Picking stocks is not easy. There’s a good reason why many choose to hire professionals to manage their investments. I 

People get wrapped up in their day-to-day lives with work, family, and friends. They only check their accounts once a month (or, once a quarter) just to see how things are going.

It happens all the time.. people own US stocks without realizing it!

But that won’t let you off the hook with the US government.

Here’s a simple example to demonstrate how the US estate tax works.

Hans is an Austrian citizen who owns $1.5 million in US stocks (such as Amazon, Apple, Google (Alphabet Inc.), Tesla, Microsoft, etc.). He plans to give all of his stock to his only child, Klaus.

Because Hans owns stocks in US-based companies, US estate taxes apply when Hans dies and leaves them to his son Klaus.

The US government does allow for a small amount to be exempted from the estate tax – $60,000.

But everything above the exemption amount is subject to a 40% tax rate.

Estate tax rates start at 18% and top out at 40% on estates value at $1,000,000 and over.

Let’s run the numbers for Hans and Klaus.

$1.5 million – $60,000 = $1.44 million that is subject to a 40% US estate tax.

$1.44 million x 40% tax rate = $576,000 owed in taxes (paid by Hans’ estate)!

In the end, Klaus would only receive $924,000 (or, 61.6%) of his $1.5 million inheritance.

How’s that for a return on investment?

The US estate tax is particularly harsh and nasty. 

Even if you and your heirs have never set foot in America, your estate can owe US taxes. 

Does that really sound fair?

How would a 40% estate tax impact your heirs?

Are they expecting to receive your entire stock portfolio?

What happens to your heirs if they only receive about 60% of the value of your US stocks?

How have their expectations impacted their financial planning?

These are difficult questions…

… and if you’re anything like me, you’d rather find a better way to transfer your wealth.
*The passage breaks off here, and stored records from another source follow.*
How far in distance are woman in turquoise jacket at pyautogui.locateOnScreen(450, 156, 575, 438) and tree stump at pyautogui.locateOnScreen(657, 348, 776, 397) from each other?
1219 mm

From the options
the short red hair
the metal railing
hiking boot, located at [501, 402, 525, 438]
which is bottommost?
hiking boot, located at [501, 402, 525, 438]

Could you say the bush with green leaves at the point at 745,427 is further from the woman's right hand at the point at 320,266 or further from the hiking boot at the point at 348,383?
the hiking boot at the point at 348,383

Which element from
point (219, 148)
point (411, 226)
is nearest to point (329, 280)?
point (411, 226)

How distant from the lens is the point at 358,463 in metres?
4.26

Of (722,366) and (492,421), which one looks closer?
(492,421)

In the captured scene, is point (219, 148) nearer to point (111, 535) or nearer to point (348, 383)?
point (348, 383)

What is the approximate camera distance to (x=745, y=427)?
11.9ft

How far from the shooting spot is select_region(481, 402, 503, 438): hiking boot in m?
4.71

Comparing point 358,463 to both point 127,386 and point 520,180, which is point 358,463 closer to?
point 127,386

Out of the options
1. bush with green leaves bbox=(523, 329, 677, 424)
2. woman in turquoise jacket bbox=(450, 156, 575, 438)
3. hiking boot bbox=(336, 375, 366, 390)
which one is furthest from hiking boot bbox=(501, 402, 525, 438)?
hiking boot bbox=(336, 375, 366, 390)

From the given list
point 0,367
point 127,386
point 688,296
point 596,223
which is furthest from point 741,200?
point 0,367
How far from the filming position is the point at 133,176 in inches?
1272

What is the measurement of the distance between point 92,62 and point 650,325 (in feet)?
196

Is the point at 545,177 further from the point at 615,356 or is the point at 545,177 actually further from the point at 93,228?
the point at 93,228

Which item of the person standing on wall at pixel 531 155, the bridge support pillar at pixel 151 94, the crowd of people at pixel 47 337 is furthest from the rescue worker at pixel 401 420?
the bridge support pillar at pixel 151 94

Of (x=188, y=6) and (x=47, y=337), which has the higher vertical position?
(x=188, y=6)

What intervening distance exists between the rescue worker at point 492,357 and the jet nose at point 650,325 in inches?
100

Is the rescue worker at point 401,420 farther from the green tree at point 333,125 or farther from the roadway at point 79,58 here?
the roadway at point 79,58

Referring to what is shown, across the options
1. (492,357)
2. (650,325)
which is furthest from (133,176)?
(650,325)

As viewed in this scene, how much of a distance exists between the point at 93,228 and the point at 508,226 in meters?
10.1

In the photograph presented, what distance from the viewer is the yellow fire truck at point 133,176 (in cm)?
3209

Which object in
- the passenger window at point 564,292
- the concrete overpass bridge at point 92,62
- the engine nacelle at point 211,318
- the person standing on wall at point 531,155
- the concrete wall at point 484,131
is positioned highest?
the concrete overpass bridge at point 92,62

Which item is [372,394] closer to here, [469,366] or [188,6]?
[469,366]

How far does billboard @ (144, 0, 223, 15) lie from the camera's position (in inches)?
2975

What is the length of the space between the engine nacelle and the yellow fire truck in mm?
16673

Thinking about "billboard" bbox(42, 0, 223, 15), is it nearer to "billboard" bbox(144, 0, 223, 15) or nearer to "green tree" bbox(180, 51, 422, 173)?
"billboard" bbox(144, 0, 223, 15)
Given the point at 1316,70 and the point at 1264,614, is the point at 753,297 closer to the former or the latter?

It’s easy to see that this whole estate tax scheme is a complete ripoff. 

Fortunately, there is a simple way for non-US persons with US stocks to avoid the US estate tax.

The US estate tax can be avoided by placing your US stocks inside a non-US company.
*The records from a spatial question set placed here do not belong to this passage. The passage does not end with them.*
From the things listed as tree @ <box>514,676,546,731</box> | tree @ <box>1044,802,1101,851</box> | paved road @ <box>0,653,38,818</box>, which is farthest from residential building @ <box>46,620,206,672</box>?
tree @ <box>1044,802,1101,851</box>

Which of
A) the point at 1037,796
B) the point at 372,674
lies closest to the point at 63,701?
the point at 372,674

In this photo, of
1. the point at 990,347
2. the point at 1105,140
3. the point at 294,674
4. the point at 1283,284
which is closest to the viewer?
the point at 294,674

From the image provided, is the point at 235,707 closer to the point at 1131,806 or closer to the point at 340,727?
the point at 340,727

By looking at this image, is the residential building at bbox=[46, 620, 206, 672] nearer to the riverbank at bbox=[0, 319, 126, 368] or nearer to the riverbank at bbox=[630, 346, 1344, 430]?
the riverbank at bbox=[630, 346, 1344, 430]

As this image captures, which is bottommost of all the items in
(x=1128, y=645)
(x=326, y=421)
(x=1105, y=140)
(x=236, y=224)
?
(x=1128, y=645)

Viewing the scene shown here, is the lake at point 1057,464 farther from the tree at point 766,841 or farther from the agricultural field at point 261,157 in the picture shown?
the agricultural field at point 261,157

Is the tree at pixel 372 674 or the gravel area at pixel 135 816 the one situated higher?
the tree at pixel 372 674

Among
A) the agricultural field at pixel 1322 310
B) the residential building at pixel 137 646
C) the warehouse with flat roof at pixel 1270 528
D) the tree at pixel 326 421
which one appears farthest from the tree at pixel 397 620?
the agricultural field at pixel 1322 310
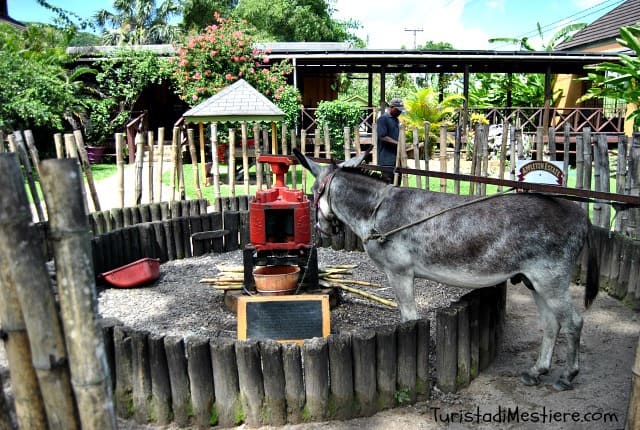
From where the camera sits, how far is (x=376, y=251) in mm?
4582

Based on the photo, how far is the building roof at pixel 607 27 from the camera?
22.9 meters

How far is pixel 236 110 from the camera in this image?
1287cm

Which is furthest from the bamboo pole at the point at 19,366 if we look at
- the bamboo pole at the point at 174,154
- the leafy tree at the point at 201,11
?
the leafy tree at the point at 201,11

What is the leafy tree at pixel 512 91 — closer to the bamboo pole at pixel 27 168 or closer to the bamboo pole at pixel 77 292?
the bamboo pole at pixel 27 168

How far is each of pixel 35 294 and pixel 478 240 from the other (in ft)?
10.2

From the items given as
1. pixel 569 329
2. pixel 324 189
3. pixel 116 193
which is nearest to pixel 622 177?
pixel 569 329

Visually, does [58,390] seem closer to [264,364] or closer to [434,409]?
[264,364]

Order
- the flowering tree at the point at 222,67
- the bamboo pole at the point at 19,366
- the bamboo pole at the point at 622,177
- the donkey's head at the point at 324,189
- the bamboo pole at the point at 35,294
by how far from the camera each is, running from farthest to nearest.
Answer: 1. the flowering tree at the point at 222,67
2. the bamboo pole at the point at 622,177
3. the donkey's head at the point at 324,189
4. the bamboo pole at the point at 19,366
5. the bamboo pole at the point at 35,294

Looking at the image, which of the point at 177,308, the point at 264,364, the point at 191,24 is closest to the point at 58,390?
the point at 264,364

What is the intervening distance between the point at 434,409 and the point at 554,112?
19482 millimetres

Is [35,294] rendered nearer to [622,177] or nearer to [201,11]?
[622,177]

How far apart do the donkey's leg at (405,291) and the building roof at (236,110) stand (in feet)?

That’s why the US Estate Tax Blocker Solution includes a RAKICC company domiciled in the United Arab Emirates.

Esquire Group is one of a limited number of licensed corporate service providers by the Ras Al Khaimah International Corporate Centre (RAKICC) – a Corporate Registry responsible for the registration and incorporation of International Business Companies.
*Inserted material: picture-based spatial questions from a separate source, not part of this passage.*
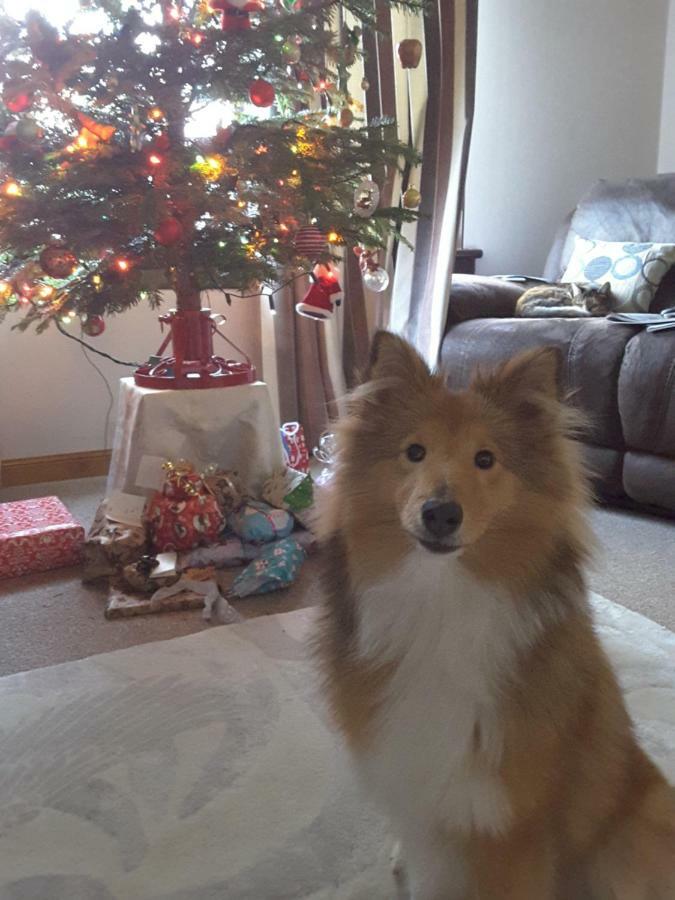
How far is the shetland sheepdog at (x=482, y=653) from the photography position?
3.44 ft

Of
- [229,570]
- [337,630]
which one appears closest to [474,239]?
[229,570]

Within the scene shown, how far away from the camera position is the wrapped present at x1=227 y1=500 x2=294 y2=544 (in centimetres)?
261

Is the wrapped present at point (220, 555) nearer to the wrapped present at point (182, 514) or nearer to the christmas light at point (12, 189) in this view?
the wrapped present at point (182, 514)

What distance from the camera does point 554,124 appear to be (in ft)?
15.3

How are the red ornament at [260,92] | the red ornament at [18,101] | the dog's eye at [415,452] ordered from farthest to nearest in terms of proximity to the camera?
1. the red ornament at [260,92]
2. the red ornament at [18,101]
3. the dog's eye at [415,452]

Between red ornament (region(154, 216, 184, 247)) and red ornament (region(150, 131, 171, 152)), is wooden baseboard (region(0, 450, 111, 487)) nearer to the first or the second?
red ornament (region(154, 216, 184, 247))

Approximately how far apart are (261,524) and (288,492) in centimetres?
20

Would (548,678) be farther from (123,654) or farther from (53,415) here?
(53,415)

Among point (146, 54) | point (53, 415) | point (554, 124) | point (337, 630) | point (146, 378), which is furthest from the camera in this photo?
point (554, 124)

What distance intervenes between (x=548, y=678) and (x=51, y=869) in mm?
905

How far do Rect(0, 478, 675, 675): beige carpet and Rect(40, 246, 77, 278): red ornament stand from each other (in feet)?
3.26

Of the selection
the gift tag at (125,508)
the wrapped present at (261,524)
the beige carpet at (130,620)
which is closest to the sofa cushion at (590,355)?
the beige carpet at (130,620)

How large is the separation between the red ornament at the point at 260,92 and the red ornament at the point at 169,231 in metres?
0.45

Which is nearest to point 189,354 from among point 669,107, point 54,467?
point 54,467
Why does a RAKICC company help? How does the US Estate Tax Blocker Solution work? 

By transferring your US stocks to your RAKICC company, you are no longer the owner of them. 

Your RAKICC company becomes the legal owner of the US stocks.

You will only own shares in your RAKICC company – this is critical.

Because the RAKICC company is non-US (i.e. foreign) corporation in the UAE, its shares are not considered “US property.” As a result, you cannot be held liable for US estate tax due to ownership of shares in a RAKICC company – even if that company owns US stocks. 

Plus, your RAKICC company is a foreign entity that can exist perpetually. It doesn’t die. As a result, your RAKICC company is not subject to US estate taxes.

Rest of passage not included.